* **Text**:
——
Also GTK3's file dialog is subjectively a huge regression, but others may prefer it, just like Apple's finder changed over time. I still haven't figured out how dconf and gconf work with GTK3, not using GNOME3 as a desktop.
There are more issues with GTK3 but these are the most visible for those of us who don't use GTK3 regularly as part of GNOME3 and have been forced to use it via Firefox. The way I read the GTK3 bugreport it seems like the devs don't test GTK3 outside GNOME3 and hence do not consider it a priority. That one dev has been stressing that a compositor is needed and multiple answers by the reporter that they're using a compositor seem to be missed during reading on the other side. It's a weird exchange. I'm with the reporter. If GTK3 is not supposed to or not tested outside GNOME3, then this should be communicated so that everyone can make an informed decision to use something else or revive the Firefox Qt toolkit code.
——
* **Supplied data**:

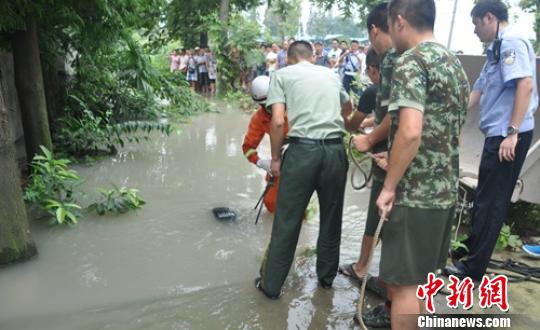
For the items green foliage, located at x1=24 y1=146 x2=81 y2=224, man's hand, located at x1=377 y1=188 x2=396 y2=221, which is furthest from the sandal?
——
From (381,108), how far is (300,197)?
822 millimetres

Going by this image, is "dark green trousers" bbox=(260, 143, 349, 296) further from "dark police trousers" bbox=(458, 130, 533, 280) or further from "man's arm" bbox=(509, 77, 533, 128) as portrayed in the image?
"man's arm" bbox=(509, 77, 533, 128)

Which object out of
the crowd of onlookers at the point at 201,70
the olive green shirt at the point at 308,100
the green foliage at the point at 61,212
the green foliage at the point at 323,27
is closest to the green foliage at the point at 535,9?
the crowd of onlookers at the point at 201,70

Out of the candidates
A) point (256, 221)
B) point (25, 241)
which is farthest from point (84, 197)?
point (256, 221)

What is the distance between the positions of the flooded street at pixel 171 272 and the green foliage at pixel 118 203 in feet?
——
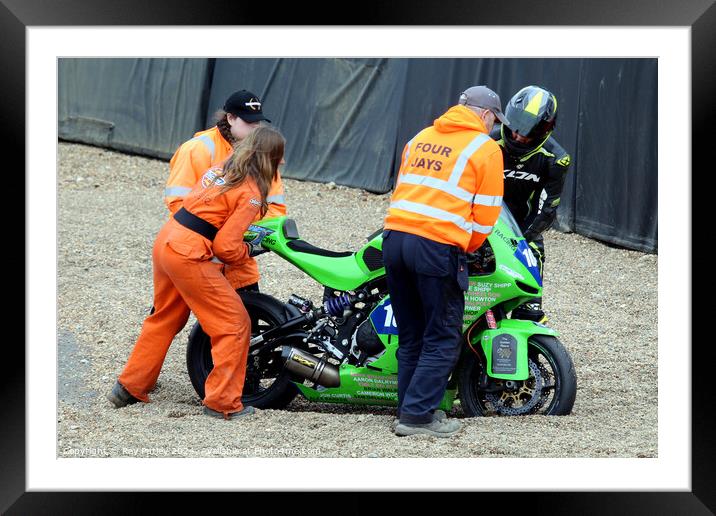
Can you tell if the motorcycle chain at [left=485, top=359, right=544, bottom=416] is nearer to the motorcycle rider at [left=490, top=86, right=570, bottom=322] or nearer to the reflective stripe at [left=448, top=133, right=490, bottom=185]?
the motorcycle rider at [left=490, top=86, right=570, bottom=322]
——
* **Set tasks**:
1. Duplicate the passage of the GTK3 text from "Also GTK3's file" up to and including "as a desktop.".
2. In the GTK3 text, what does one developer keep stressing is needed?
3. Resume the GTK3 text after its final sentence.

* **Expected outputs**:
1.
Also GTK3's file dialog is subjectively a huge regression, but others may prefer it, just like Apple's finder changed over time. I still haven't figured out how dconf and gconf work with GTK3, not using GNOME3 as a desktop.

2. A compositor.

3.
I love GTK2, but I can do without GTK3, seeing we're at 3.22 and it's still not as stable or regression free as GTK2.
I'd be the first to build and use a Firefox where the Qt port was updated and made to work but GTK is the GUI toolkit used by Firefox outside Android, macOS and Windows. That said, GTK2 was and still is very good at what it does. It just works but doesn't support Wayland.
I cannot move to Wayland anyway until xterm or rxvt-unicode are ported since XWayland integration is still imperfect. Like they wrote in the bug report, while GTK2 doesn't have a Wayland backend, GTK3's backend isn't really production quality either with dialogs sometimes opting to zoom out rather than scale out or general stability issues. If you try to start Firefox under Wayland by telling GDK to use Wayland, it just crashes on startup.
After switching to GTK3 version (Arch) I noticed it is much more sluggish and feels slower than previous versions. There are also some inconsistencies or just breaks in interface (I assume it is related to theming).
What's the issue with GTK3?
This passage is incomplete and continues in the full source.